# WORK TO BE COMPLETED:
Could you transcribe the material below exactly, without leaving out a single line?
☆ ☆ ☆ ☆ ☆ ☆ ☆
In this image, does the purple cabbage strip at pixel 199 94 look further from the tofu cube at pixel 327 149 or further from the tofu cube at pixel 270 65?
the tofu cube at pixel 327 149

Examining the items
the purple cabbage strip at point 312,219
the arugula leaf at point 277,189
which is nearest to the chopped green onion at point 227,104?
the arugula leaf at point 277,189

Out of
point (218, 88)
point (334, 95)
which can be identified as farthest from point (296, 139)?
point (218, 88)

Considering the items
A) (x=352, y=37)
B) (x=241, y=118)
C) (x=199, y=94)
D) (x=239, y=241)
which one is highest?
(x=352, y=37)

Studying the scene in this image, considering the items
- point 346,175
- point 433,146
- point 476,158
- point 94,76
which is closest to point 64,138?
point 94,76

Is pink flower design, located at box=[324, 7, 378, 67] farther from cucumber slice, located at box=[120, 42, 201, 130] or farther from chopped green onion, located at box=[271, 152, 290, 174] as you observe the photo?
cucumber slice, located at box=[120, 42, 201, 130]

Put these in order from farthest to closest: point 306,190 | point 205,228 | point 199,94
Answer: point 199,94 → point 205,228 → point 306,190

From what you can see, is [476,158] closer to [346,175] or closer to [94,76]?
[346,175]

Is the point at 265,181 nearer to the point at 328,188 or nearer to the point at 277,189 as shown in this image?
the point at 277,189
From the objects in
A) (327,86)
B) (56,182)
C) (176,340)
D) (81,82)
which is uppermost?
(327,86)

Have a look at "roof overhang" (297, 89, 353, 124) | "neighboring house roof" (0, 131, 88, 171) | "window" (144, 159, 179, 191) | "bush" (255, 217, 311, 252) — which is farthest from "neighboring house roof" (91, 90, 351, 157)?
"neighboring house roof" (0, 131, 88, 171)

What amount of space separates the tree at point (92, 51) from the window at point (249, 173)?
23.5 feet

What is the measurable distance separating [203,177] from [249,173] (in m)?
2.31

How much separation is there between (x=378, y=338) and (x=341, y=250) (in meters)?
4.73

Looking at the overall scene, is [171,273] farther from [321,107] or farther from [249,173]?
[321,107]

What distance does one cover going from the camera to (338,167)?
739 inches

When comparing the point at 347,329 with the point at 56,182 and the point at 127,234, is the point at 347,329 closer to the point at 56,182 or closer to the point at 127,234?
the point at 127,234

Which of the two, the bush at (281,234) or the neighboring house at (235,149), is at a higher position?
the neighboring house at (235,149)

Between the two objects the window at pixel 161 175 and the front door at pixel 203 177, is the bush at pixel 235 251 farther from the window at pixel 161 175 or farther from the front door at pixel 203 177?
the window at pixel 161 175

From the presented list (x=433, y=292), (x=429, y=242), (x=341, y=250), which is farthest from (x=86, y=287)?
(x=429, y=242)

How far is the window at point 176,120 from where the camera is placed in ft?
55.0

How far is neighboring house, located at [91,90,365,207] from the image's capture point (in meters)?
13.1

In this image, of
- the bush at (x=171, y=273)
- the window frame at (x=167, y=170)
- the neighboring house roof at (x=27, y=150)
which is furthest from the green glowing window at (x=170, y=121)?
☆ ☆ ☆ ☆ ☆ ☆ ☆
# TASK SOLUTION:
In this image, does the purple cabbage strip at pixel 199 94 look further from the tofu cube at pixel 327 149 or further from the tofu cube at pixel 270 65?
the tofu cube at pixel 327 149

Examining the items
the purple cabbage strip at point 312,219
the arugula leaf at point 277,189
which is nearest to the chopped green onion at point 227,104?
the arugula leaf at point 277,189

Out of
point (218, 88)
point (334, 95)
which can be identified as farthest from point (296, 139)?
point (218, 88)

Considering the items
A) (x=352, y=37)
B) (x=241, y=118)
C) (x=199, y=94)
D) (x=239, y=241)
which one is highest?
(x=352, y=37)

Studying the scene in this image, considering the items
- point 346,175
- point 433,146
- point 476,158
- point 94,76
which is closest to point 64,138?
point 94,76

Is pink flower design, located at box=[324, 7, 378, 67] farther from cucumber slice, located at box=[120, 42, 201, 130] or farther from chopped green onion, located at box=[271, 152, 290, 174] as you observe the photo?
cucumber slice, located at box=[120, 42, 201, 130]

Put these in order from farthest to closest: point 306,190 | point 205,228 | point 199,94
Answer: point 199,94 → point 205,228 → point 306,190

From what you can see, is [476,158] closer to [346,175] or closer to [94,76]?
[346,175]

Is the point at 265,181 nearer to the point at 328,188 or nearer to the point at 277,189 as shown in this image?
the point at 277,189
From the objects in
A) (327,86)
B) (56,182)
C) (176,340)
D) (81,82)
which is uppermost?
(327,86)

Have a look at "roof overhang" (297, 89, 353, 124) | "neighboring house roof" (0, 131, 88, 171) | "window" (144, 159, 179, 191) | "bush" (255, 217, 311, 252) — which is farthest from "neighboring house roof" (91, 90, 351, 157)?
"neighboring house roof" (0, 131, 88, 171)

What amount of space separates the tree at point (92, 51) from the window at point (249, 173)?
23.5 feet

What is the measurable distance separating [203,177] from [249,173] (in m)?
2.31

How much separation is there between (x=378, y=338) and (x=341, y=250) (in meters)?
4.73

Looking at the overall scene, is [171,273] farther from [321,107] or farther from [249,173]?
[321,107]

What distance does one cover going from the camera to (338,167)?
739 inches

When comparing the point at 347,329 with the point at 56,182 and the point at 127,234, is the point at 347,329 closer to the point at 56,182 or closer to the point at 127,234?
the point at 127,234

Which of the two, the bush at (281,234) or the neighboring house at (235,149), is at a higher position?
the neighboring house at (235,149)

Between the two objects the window at pixel 161 175 and the front door at pixel 203 177, is the bush at pixel 235 251 farther from the window at pixel 161 175 or farther from the front door at pixel 203 177?
the window at pixel 161 175

From the presented list (x=433, y=292), (x=429, y=242), (x=341, y=250), which is farthest from (x=86, y=287)?
(x=429, y=242)

How far is the window at point 176,120 from where the camera is placed in ft?
55.0

How far is neighboring house, located at [91,90,365,207] from the image's capture point (in meters)?
13.1

In this image, of
- the bush at (x=171, y=273)
- the window frame at (x=167, y=170)
- the neighboring house roof at (x=27, y=150)
which is furthest from the green glowing window at (x=170, y=121)?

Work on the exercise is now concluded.